Durch die Untersuchung der genetischen Variation in den Salmonella-Bakterien und ihre Medikamentenresistenz -Gene , Forscher fanden heraus , dass unterscheidbare Bakterienpopulationen in menschlichen und tierischen Populationen Seite an Seite existieren. Antibiotikaresistenz wird als einer der wichtigsten Gefahren für die menschliche Gesundheit , bedrohlich zu viele Behandlungen , gemeinsame Infektionen unwirksam zu machen. Durch den Vergleich der Genome von Salmonellen bei Menschen und Tieren haben die Forscher wichtige neue Erkenntnisse über die wahrscheinlichen Quellen zur Verfügung gestellt und von Antibiotika-resistenten Infektionen verbreiten. Erstens sind die Salmonella-Bakterien weitgehend in ihrem ursprünglichen Host Bevölkerung blieb und zweitens gab es mehr abwechslungsreiche Kombinationen von Resistenzen in den Mensch- Infektion von Bakterien .
Salmonellen-Infektion ist ein globales Problem , mit rund 94 Millionen Menschen Vertrags Gastroenteritis oder Lebensmittelvergiftung jedes jahr. Die kombinierte jährliche Kosten in den Vereinigten Staaten und der Europäischen Union wird geschätzt, dass mehr als £ 4000000000 (6 Milliarden Euro) . Das Problem der öffentlichen Gesundheit wird durch Antibiotika-Resistenz , die komplizierter und längeren Krankheit bei Patienten und erhöhten Behandlungskosten führen können, noch verstärkt.
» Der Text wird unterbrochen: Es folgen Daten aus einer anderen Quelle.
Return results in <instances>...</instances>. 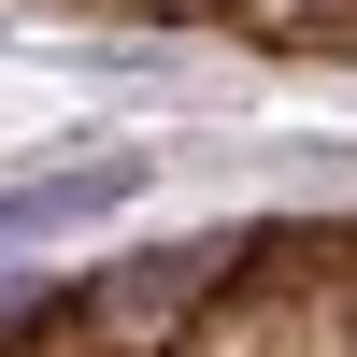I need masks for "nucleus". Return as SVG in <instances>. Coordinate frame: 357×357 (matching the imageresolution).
Listing matches in <instances>:
<instances>
[{
    "label": "nucleus",
    "mask_w": 357,
    "mask_h": 357,
    "mask_svg": "<svg viewBox=\"0 0 357 357\" xmlns=\"http://www.w3.org/2000/svg\"><path fill=\"white\" fill-rule=\"evenodd\" d=\"M143 186H158V158H143V143H86V158L15 172V186H0V257H29V243H72V229L129 215Z\"/></svg>",
    "instance_id": "1"
}]
</instances>
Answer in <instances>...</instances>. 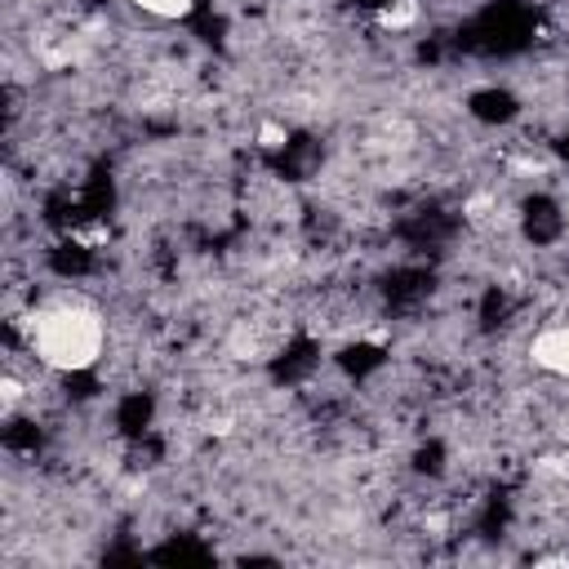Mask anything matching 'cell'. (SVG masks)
Returning <instances> with one entry per match:
<instances>
[{
  "instance_id": "obj_1",
  "label": "cell",
  "mask_w": 569,
  "mask_h": 569,
  "mask_svg": "<svg viewBox=\"0 0 569 569\" xmlns=\"http://www.w3.org/2000/svg\"><path fill=\"white\" fill-rule=\"evenodd\" d=\"M27 342L40 365L80 373L98 365L107 347V320L89 302H49L27 320Z\"/></svg>"
},
{
  "instance_id": "obj_2",
  "label": "cell",
  "mask_w": 569,
  "mask_h": 569,
  "mask_svg": "<svg viewBox=\"0 0 569 569\" xmlns=\"http://www.w3.org/2000/svg\"><path fill=\"white\" fill-rule=\"evenodd\" d=\"M529 360L556 378H569V325H547L529 342Z\"/></svg>"
},
{
  "instance_id": "obj_3",
  "label": "cell",
  "mask_w": 569,
  "mask_h": 569,
  "mask_svg": "<svg viewBox=\"0 0 569 569\" xmlns=\"http://www.w3.org/2000/svg\"><path fill=\"white\" fill-rule=\"evenodd\" d=\"M129 4L142 9V13H151V18H160V22H169V18H187L196 0H129Z\"/></svg>"
},
{
  "instance_id": "obj_4",
  "label": "cell",
  "mask_w": 569,
  "mask_h": 569,
  "mask_svg": "<svg viewBox=\"0 0 569 569\" xmlns=\"http://www.w3.org/2000/svg\"><path fill=\"white\" fill-rule=\"evenodd\" d=\"M418 18V4L413 0H396V4H387L382 13H378V22L387 27V31H400V27H409Z\"/></svg>"
},
{
  "instance_id": "obj_5",
  "label": "cell",
  "mask_w": 569,
  "mask_h": 569,
  "mask_svg": "<svg viewBox=\"0 0 569 569\" xmlns=\"http://www.w3.org/2000/svg\"><path fill=\"white\" fill-rule=\"evenodd\" d=\"M262 142H267V147H280V142H284V129H280V124H262Z\"/></svg>"
},
{
  "instance_id": "obj_6",
  "label": "cell",
  "mask_w": 569,
  "mask_h": 569,
  "mask_svg": "<svg viewBox=\"0 0 569 569\" xmlns=\"http://www.w3.org/2000/svg\"><path fill=\"white\" fill-rule=\"evenodd\" d=\"M565 227H569V204H565Z\"/></svg>"
}]
</instances>
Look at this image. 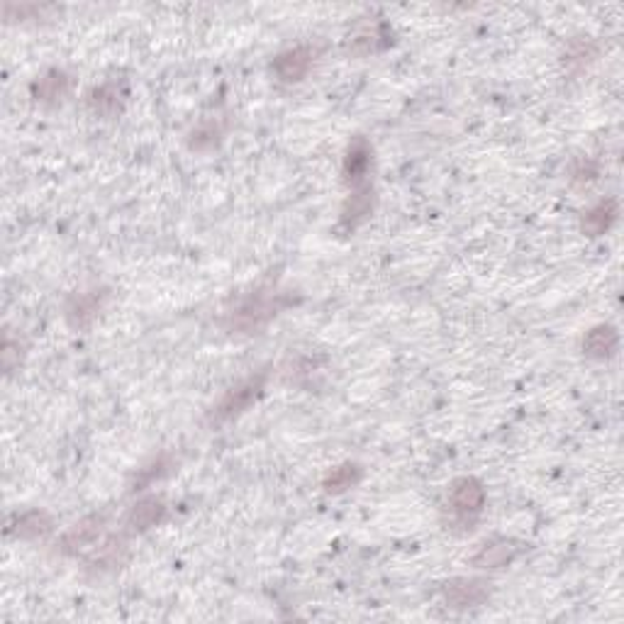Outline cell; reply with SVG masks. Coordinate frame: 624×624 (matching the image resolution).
I'll return each mask as SVG.
<instances>
[{
    "label": "cell",
    "mask_w": 624,
    "mask_h": 624,
    "mask_svg": "<svg viewBox=\"0 0 624 624\" xmlns=\"http://www.w3.org/2000/svg\"><path fill=\"white\" fill-rule=\"evenodd\" d=\"M293 297L288 293H278L276 288H259L254 290L252 296L244 297L234 310L227 315V329L230 332H242V335H252L259 332L274 320L276 315L288 307Z\"/></svg>",
    "instance_id": "cell-1"
},
{
    "label": "cell",
    "mask_w": 624,
    "mask_h": 624,
    "mask_svg": "<svg viewBox=\"0 0 624 624\" xmlns=\"http://www.w3.org/2000/svg\"><path fill=\"white\" fill-rule=\"evenodd\" d=\"M266 379L268 373L266 371H259L254 373V376H249V379H244L242 383H237L234 388H230L227 393H224V398L220 402H217L215 408L210 410V422H227V420H232V417L242 415L249 405H252L256 398L261 395V390H264V386H266Z\"/></svg>",
    "instance_id": "cell-2"
},
{
    "label": "cell",
    "mask_w": 624,
    "mask_h": 624,
    "mask_svg": "<svg viewBox=\"0 0 624 624\" xmlns=\"http://www.w3.org/2000/svg\"><path fill=\"white\" fill-rule=\"evenodd\" d=\"M449 507L461 525H473L485 507V488L473 476L456 478L449 488Z\"/></svg>",
    "instance_id": "cell-3"
},
{
    "label": "cell",
    "mask_w": 624,
    "mask_h": 624,
    "mask_svg": "<svg viewBox=\"0 0 624 624\" xmlns=\"http://www.w3.org/2000/svg\"><path fill=\"white\" fill-rule=\"evenodd\" d=\"M373 169V147L371 141L366 137H354L347 147V154H344L342 161V176L344 183L351 188L366 186V179Z\"/></svg>",
    "instance_id": "cell-4"
},
{
    "label": "cell",
    "mask_w": 624,
    "mask_h": 624,
    "mask_svg": "<svg viewBox=\"0 0 624 624\" xmlns=\"http://www.w3.org/2000/svg\"><path fill=\"white\" fill-rule=\"evenodd\" d=\"M317 49L310 45H297L293 49H286L274 59L271 68L283 83H297L303 81L305 76L310 74L312 64H315Z\"/></svg>",
    "instance_id": "cell-5"
},
{
    "label": "cell",
    "mask_w": 624,
    "mask_h": 624,
    "mask_svg": "<svg viewBox=\"0 0 624 624\" xmlns=\"http://www.w3.org/2000/svg\"><path fill=\"white\" fill-rule=\"evenodd\" d=\"M491 595V588L485 580L478 578H453L444 586V600L453 609H468L484 605Z\"/></svg>",
    "instance_id": "cell-6"
},
{
    "label": "cell",
    "mask_w": 624,
    "mask_h": 624,
    "mask_svg": "<svg viewBox=\"0 0 624 624\" xmlns=\"http://www.w3.org/2000/svg\"><path fill=\"white\" fill-rule=\"evenodd\" d=\"M108 300V290H88V293H76L67 303V320L71 328L83 329L96 320Z\"/></svg>",
    "instance_id": "cell-7"
},
{
    "label": "cell",
    "mask_w": 624,
    "mask_h": 624,
    "mask_svg": "<svg viewBox=\"0 0 624 624\" xmlns=\"http://www.w3.org/2000/svg\"><path fill=\"white\" fill-rule=\"evenodd\" d=\"M517 551H520V546L513 539H500V536H495L491 542L481 544V549L473 554L471 564L476 566V568H503V566H507L517 556Z\"/></svg>",
    "instance_id": "cell-8"
},
{
    "label": "cell",
    "mask_w": 624,
    "mask_h": 624,
    "mask_svg": "<svg viewBox=\"0 0 624 624\" xmlns=\"http://www.w3.org/2000/svg\"><path fill=\"white\" fill-rule=\"evenodd\" d=\"M127 98L125 81H105L88 93V108L98 115H115L122 110Z\"/></svg>",
    "instance_id": "cell-9"
},
{
    "label": "cell",
    "mask_w": 624,
    "mask_h": 624,
    "mask_svg": "<svg viewBox=\"0 0 624 624\" xmlns=\"http://www.w3.org/2000/svg\"><path fill=\"white\" fill-rule=\"evenodd\" d=\"M373 203H376V193H373V188L369 183L361 188H354V193L349 195V201L344 203L342 208V220L339 223H342L344 230H357L359 224L373 213Z\"/></svg>",
    "instance_id": "cell-10"
},
{
    "label": "cell",
    "mask_w": 624,
    "mask_h": 624,
    "mask_svg": "<svg viewBox=\"0 0 624 624\" xmlns=\"http://www.w3.org/2000/svg\"><path fill=\"white\" fill-rule=\"evenodd\" d=\"M166 517V503L161 498H144L127 515V527L132 535H141L147 529L156 527Z\"/></svg>",
    "instance_id": "cell-11"
},
{
    "label": "cell",
    "mask_w": 624,
    "mask_h": 624,
    "mask_svg": "<svg viewBox=\"0 0 624 624\" xmlns=\"http://www.w3.org/2000/svg\"><path fill=\"white\" fill-rule=\"evenodd\" d=\"M100 529H103V515L83 517L81 522H76L74 527L61 536V551H64V554H76V551H81L83 546H88L90 542H96L98 535H100Z\"/></svg>",
    "instance_id": "cell-12"
},
{
    "label": "cell",
    "mask_w": 624,
    "mask_h": 624,
    "mask_svg": "<svg viewBox=\"0 0 624 624\" xmlns=\"http://www.w3.org/2000/svg\"><path fill=\"white\" fill-rule=\"evenodd\" d=\"M68 88H71V76L61 68H52L39 81L32 83V98L45 105L59 103L61 98H67Z\"/></svg>",
    "instance_id": "cell-13"
},
{
    "label": "cell",
    "mask_w": 624,
    "mask_h": 624,
    "mask_svg": "<svg viewBox=\"0 0 624 624\" xmlns=\"http://www.w3.org/2000/svg\"><path fill=\"white\" fill-rule=\"evenodd\" d=\"M617 215H619V205H617L615 198H605V201L593 205L583 215L580 230L586 232L588 237H600V234L609 232V227L617 223Z\"/></svg>",
    "instance_id": "cell-14"
},
{
    "label": "cell",
    "mask_w": 624,
    "mask_h": 624,
    "mask_svg": "<svg viewBox=\"0 0 624 624\" xmlns=\"http://www.w3.org/2000/svg\"><path fill=\"white\" fill-rule=\"evenodd\" d=\"M617 347H619V335H617V329L612 325H598L583 339V351L590 359H598V361L615 357Z\"/></svg>",
    "instance_id": "cell-15"
},
{
    "label": "cell",
    "mask_w": 624,
    "mask_h": 624,
    "mask_svg": "<svg viewBox=\"0 0 624 624\" xmlns=\"http://www.w3.org/2000/svg\"><path fill=\"white\" fill-rule=\"evenodd\" d=\"M54 529V520L52 515L45 513V510H30L17 517L16 527L10 532H16V536L20 539H42Z\"/></svg>",
    "instance_id": "cell-16"
},
{
    "label": "cell",
    "mask_w": 624,
    "mask_h": 624,
    "mask_svg": "<svg viewBox=\"0 0 624 624\" xmlns=\"http://www.w3.org/2000/svg\"><path fill=\"white\" fill-rule=\"evenodd\" d=\"M361 466L359 463H351V461H347V463H342V466H337L329 471V476L325 478V484H322V488L329 493V495H339V493H347L349 488H354V485L361 481Z\"/></svg>",
    "instance_id": "cell-17"
},
{
    "label": "cell",
    "mask_w": 624,
    "mask_h": 624,
    "mask_svg": "<svg viewBox=\"0 0 624 624\" xmlns=\"http://www.w3.org/2000/svg\"><path fill=\"white\" fill-rule=\"evenodd\" d=\"M595 57H598V45H595L593 39L580 37L573 39L571 45L566 47L564 64L571 74H576V71H583L586 67H590Z\"/></svg>",
    "instance_id": "cell-18"
},
{
    "label": "cell",
    "mask_w": 624,
    "mask_h": 624,
    "mask_svg": "<svg viewBox=\"0 0 624 624\" xmlns=\"http://www.w3.org/2000/svg\"><path fill=\"white\" fill-rule=\"evenodd\" d=\"M220 140H223V122L217 118H208L203 120L201 125L191 132L188 144H191V149H195V151H208V149L217 147Z\"/></svg>",
    "instance_id": "cell-19"
},
{
    "label": "cell",
    "mask_w": 624,
    "mask_h": 624,
    "mask_svg": "<svg viewBox=\"0 0 624 624\" xmlns=\"http://www.w3.org/2000/svg\"><path fill=\"white\" fill-rule=\"evenodd\" d=\"M173 468V459L169 456V453H161V456H156L149 466L140 468V473H137V478H134V485L132 491H144L147 485H151L154 481H159V478H164L169 471Z\"/></svg>",
    "instance_id": "cell-20"
},
{
    "label": "cell",
    "mask_w": 624,
    "mask_h": 624,
    "mask_svg": "<svg viewBox=\"0 0 624 624\" xmlns=\"http://www.w3.org/2000/svg\"><path fill=\"white\" fill-rule=\"evenodd\" d=\"M595 176H598V164H595L593 159H580V161H576V166H573V181L576 183H590Z\"/></svg>",
    "instance_id": "cell-21"
}]
</instances>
" Zum ersten Mal haben wir im Detail und im großen Stil , wie Salmonella-Stämme von Menschen und Tieren in der gleichen Umgebung und gegenüber dem gleichen Zeitraum genommen verhalten sich zueinander bestimmt ", sagt Dr. Alison Mather, erste Autor der Studie , vom Wellcome Trust Sanger Institute. "Unsere genomischen Daten zeigen, wie die Salmonellen im Verlauf einer langfristigen Epidemie zu verbreiten. Wir haben festgestellt , dass die Menschen eine vielfältigere Quelle der Infektion und Antibiotikaresistenz nicht nur die heimische Tiere , in Richtung alternative Quellen . "
Das Team sequenzierte DNA aus 373 Proben von Menschen und Tieren mit Salmonella Typhimurium DT104 infizierte über einen 22 -Jahres-Zeitraum , vor allem aus Schottland, sondern auch aus anderen Ländern. Dies ist die größte Studie ihrer Art ; whole genome DNA-Sequenzierung liefert ein Höchstmaß an Auflösung möglich zu prüfen, wie eng verwandt die Bakterien , so dass das Team, um die Details dieses Epidemie zu entwirren.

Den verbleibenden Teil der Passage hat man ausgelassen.